● **Request**: Convert the lines of the material, starting at the line containing "Which seems right: point" and ending at the end of the material, into a Markdown table with the columns Row and Text. Leave out blank lines.

● **Dataset rows**:

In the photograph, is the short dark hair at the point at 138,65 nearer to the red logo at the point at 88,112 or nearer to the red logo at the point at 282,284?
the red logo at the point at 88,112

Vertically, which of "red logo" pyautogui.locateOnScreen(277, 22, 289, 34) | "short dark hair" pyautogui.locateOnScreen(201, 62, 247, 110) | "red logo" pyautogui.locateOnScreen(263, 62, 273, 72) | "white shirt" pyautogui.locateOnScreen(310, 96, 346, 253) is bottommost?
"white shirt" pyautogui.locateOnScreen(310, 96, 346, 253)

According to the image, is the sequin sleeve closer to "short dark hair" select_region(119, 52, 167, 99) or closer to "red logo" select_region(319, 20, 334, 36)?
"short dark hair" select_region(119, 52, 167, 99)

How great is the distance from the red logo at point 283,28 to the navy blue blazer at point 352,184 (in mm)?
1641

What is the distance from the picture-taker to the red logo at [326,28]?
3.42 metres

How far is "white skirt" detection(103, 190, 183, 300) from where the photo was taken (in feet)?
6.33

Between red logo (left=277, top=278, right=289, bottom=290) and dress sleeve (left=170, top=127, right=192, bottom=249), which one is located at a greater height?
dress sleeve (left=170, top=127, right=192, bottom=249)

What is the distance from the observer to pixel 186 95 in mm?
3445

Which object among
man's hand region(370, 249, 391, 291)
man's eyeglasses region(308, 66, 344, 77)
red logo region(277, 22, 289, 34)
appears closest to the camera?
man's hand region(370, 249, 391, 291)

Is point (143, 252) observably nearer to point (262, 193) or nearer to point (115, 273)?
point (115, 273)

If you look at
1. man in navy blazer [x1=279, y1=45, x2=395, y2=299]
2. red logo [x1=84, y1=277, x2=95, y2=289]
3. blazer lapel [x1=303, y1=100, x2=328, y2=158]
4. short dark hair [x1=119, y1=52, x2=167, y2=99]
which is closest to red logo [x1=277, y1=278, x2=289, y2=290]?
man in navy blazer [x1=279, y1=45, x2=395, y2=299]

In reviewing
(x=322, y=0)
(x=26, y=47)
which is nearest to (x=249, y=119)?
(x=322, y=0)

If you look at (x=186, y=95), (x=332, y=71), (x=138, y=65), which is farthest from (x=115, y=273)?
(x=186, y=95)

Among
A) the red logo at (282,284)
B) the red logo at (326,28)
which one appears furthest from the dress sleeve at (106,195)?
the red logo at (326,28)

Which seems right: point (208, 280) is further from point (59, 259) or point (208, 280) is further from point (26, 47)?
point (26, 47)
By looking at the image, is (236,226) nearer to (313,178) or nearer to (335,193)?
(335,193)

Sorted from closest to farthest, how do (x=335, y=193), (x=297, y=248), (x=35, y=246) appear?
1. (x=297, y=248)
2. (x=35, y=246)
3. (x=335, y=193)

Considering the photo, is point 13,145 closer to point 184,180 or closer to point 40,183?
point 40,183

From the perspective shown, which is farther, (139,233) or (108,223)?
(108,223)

● **Expected answer**:
| Row | Text |
|---|---|
| 1 | Which seems right: point (208, 280) is further from point (59, 259) or point (208, 280) is further from point (26, 47)? |
| 2 | point (26, 47) |
| 3 | By looking at the image, is (236,226) nearer to (313,178) or nearer to (335,193)? |
| 4 | (335,193) |
| 5 | Sorted from closest to farthest, how do (x=335, y=193), (x=297, y=248), (x=35, y=246) appear? |
| 6 | 1. (x=297, y=248) |
| 7 | 2. (x=35, y=246) |
| 8 | 3. (x=335, y=193) |
| 9 | Considering the photo, is point 13,145 closer to point 184,180 or closer to point 40,183? |
| 10 | point 40,183 |
| 11 | From the perspective shown, which is farther, (139,233) or (108,223)? |
| 12 | (108,223) |